8,Like writer Yishu said: When a man doesn’t love his woman any more, her crying is wrong, her silence is wrong, breathing is wrong, even her death is wrong.” Modify this a little bit. The attitude from the western media to China: when the western world believes China’s politics are undemocratic, its harmonious show is wrong, its silence is wrong, its police clampdown is wrong, everything is wrong.

9,When we have no rights to choose our government, when we gave up our rights to protest for freedom, we should bear every prejudice from the western world. It’s painful, but it’s what we deserve.

10,At last, I don’t think it’s a special problem of nationality. Above of all, it’s a question of democracy.

(6) This one is from Italy-based blogger Ero Fang’s blog:

the riot itself is a well organized one for the delicate moment before the Olympics to mess up the situation, and i would say it’s a clear case of political blackmail with the sacrifice of civilians lives. unfortuantely our government just falls into the pit dug for it each time and every time.

the tibetans’ dissatisfaction and hatred towards our government or the Han people are tangible. it is time for our government to all-roundly review and readjust its Tibet policies, to truly practice Tibetan autonomy and truly respect and protect the Tibetan language and culture institution wise. meanwhile we people need also review their viewpoint of Tibet’s history and its status. although there will probably hardly an absolute correct answer to the Tibet territorial issue, we should make an effort to find out the objective history of Tibet and make our choice after independent thinking. and all need to be aware of the fact that in this modern era no high pressure policy or violence will work for long.

on the world’s stage (or the western world), Dalai speaks louder than all 1.3 billion Chinese. currently western people hear only what the Tibetan say but won’t listen to Chinese government which is so completely defeated by the former that in Europe nobody would imagine the fact could deviate from what has been reported (again, our own ignorance of international communication and PR skills, such as calling Dalai a separatists, banning foreign reporters in Tibet, and calling the anti-riot action “waging a people’s war”. on the contrary, the exiled Tibetan are not only fluent in western languages and vocabulary but also know all too well how to entertain his audience).

it does not seem a good idea to avoid the challenge from maestro Dalai. if it was a boxing game, then our government is cornered everytime by dalai. the disrespect to Dalia’s actual status and the effort to weaken his leadership will lead only to the disorder in Tibet and more violence (is this what the gov want?)
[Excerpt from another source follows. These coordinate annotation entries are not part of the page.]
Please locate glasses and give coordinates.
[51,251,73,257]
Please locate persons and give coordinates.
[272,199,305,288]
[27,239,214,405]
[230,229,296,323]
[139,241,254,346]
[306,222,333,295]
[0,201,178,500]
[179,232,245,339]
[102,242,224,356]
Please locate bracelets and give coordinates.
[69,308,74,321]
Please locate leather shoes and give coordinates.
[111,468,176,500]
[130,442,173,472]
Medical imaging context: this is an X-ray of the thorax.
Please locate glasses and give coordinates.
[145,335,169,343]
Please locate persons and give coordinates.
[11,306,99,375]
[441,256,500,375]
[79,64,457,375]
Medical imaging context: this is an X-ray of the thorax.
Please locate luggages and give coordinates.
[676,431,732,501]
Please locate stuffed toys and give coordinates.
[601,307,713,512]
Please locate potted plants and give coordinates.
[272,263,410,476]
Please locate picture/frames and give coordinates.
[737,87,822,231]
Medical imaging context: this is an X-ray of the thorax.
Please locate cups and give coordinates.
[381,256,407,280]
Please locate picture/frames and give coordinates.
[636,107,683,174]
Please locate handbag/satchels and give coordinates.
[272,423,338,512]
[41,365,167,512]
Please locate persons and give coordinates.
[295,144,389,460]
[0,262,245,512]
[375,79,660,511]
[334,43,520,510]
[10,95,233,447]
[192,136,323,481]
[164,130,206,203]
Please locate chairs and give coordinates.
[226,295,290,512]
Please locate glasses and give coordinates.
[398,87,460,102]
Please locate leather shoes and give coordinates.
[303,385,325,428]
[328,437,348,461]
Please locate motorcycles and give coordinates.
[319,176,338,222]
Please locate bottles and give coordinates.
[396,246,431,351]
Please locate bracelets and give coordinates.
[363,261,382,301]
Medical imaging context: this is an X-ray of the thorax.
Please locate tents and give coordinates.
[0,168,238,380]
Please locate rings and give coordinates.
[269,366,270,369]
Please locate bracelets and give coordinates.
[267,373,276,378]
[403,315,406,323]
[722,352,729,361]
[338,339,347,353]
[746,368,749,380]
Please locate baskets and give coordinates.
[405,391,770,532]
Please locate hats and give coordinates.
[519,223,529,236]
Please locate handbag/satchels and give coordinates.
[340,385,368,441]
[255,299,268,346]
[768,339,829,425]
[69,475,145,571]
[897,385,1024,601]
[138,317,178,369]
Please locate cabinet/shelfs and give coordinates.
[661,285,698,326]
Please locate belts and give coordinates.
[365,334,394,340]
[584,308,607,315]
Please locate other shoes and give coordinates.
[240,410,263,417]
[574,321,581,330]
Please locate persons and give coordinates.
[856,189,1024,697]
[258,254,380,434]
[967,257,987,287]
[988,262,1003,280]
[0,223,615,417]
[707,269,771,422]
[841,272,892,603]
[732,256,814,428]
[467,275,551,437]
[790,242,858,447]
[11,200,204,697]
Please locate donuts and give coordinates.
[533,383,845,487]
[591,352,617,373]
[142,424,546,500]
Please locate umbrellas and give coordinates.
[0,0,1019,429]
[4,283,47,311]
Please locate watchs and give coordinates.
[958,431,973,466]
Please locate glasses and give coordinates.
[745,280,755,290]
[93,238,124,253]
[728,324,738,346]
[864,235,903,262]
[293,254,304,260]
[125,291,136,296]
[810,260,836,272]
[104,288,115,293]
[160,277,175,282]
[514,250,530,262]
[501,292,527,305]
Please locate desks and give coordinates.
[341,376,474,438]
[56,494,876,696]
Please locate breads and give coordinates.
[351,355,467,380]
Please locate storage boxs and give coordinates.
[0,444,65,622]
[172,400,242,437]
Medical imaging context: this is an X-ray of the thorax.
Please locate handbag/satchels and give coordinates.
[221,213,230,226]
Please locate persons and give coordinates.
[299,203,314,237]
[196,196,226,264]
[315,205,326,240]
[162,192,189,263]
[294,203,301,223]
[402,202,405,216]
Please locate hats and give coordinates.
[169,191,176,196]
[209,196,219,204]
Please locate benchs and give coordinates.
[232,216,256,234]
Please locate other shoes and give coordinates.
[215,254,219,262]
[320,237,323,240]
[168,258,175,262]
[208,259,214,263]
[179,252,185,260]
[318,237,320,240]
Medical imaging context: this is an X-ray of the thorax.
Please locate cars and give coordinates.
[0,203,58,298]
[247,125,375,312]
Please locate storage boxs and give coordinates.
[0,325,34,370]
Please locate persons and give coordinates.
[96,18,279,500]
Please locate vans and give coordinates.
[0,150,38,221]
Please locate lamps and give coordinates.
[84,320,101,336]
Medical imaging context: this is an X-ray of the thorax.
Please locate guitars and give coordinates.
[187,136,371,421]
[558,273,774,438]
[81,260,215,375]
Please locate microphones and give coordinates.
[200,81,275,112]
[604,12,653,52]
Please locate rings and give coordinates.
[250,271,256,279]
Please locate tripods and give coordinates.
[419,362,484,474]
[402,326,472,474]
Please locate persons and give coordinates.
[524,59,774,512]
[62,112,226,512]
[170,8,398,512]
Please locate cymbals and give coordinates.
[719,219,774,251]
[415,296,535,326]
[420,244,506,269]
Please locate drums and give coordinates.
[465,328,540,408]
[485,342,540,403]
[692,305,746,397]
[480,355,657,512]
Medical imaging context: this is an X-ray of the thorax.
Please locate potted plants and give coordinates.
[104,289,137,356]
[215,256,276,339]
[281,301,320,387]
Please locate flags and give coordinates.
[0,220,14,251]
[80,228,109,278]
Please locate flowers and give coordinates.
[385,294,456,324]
they say the police beat up monks, but come on even beating up football hooligans in uk could be harder. some police-beat-civilian photo taken in the riots in Nepal are used for riot in Tibet, some other photos of police and soldiers rescuing civilians in disasters are also used, some photos speak otherwise after they were cut and processed. the mass media are as much keen on setting up another Tienanmen square scenario as the chinese shopping departments building up christmasy or saint-valentiny atmosphere. apart from increasing their sales and the misunderstanding of people from different worlds, the media is not doing much as an fair and calm observer.

last but not least, as a result, Olympics is the candy for only “good” kids in the kindergarten. china and the Olympics games designed for all people in the world, are going to become the test paper to people’s political correctness, “with us or against us”. while the condemnation towards the violence that will be tolerated in no modern countries is just absence. few people accused the brutal behavior such as burning people to death and cut flesh from live body, few people used their senses to think that despite its stupidity and bad record, this government would rather use restraint than violent repression at the critical moment before Olympics unless no other way, and few people are scrutinous enough to spot the problems in the photos. people’s passion is making moral trials and demanding a Moses or a saint figure and sensational hero stories.